REQUEST: Reproduce verbatim the entries from the line containing "Considering what is depicted here, among" through the end of the entries, including both of those lines.
[START EXTRACTED ENTRIES]
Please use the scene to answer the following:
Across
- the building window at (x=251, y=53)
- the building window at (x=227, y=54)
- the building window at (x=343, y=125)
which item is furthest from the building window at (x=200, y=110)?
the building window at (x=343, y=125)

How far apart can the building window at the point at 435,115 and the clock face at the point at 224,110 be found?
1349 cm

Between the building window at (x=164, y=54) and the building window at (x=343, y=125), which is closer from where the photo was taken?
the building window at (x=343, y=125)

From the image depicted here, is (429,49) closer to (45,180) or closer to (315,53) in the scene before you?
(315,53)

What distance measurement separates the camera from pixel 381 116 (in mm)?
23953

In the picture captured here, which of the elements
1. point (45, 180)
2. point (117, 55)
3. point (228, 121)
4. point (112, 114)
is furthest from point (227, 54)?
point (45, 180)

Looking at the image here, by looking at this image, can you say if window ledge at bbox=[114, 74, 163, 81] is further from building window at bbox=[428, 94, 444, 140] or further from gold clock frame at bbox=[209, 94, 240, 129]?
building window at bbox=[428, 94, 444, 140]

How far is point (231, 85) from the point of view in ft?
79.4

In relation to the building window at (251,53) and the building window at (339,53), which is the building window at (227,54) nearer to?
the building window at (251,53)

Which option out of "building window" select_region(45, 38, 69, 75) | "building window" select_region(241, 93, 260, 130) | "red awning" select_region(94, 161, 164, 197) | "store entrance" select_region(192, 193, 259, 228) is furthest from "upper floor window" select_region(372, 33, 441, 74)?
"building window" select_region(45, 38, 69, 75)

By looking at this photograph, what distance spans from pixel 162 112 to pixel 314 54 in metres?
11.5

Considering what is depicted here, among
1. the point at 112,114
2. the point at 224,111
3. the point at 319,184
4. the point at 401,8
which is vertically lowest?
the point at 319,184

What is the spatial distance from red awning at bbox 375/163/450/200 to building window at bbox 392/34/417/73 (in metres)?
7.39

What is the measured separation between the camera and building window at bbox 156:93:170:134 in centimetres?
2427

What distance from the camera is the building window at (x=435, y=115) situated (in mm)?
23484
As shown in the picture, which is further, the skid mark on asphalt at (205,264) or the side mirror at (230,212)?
[END EXTRACTED ENTRIES]
WRITTEN ANSWER:
Considering what is depicted here, among
1. the point at 112,114
2. the point at 224,111
3. the point at 319,184
4. the point at 401,8
which is vertically lowest?
the point at 319,184

What is the spatial distance from red awning at bbox 375/163/450/200 to building window at bbox 392/34/417/73 (in metres)?
7.39

What is the measured separation between the camera and building window at bbox 156:93:170:134 in centimetres?
2427

What distance from the camera is the building window at (x=435, y=115) situated (in mm)?
23484
As shown in the picture, which is further, the skid mark on asphalt at (205,264) or the side mirror at (230,212)?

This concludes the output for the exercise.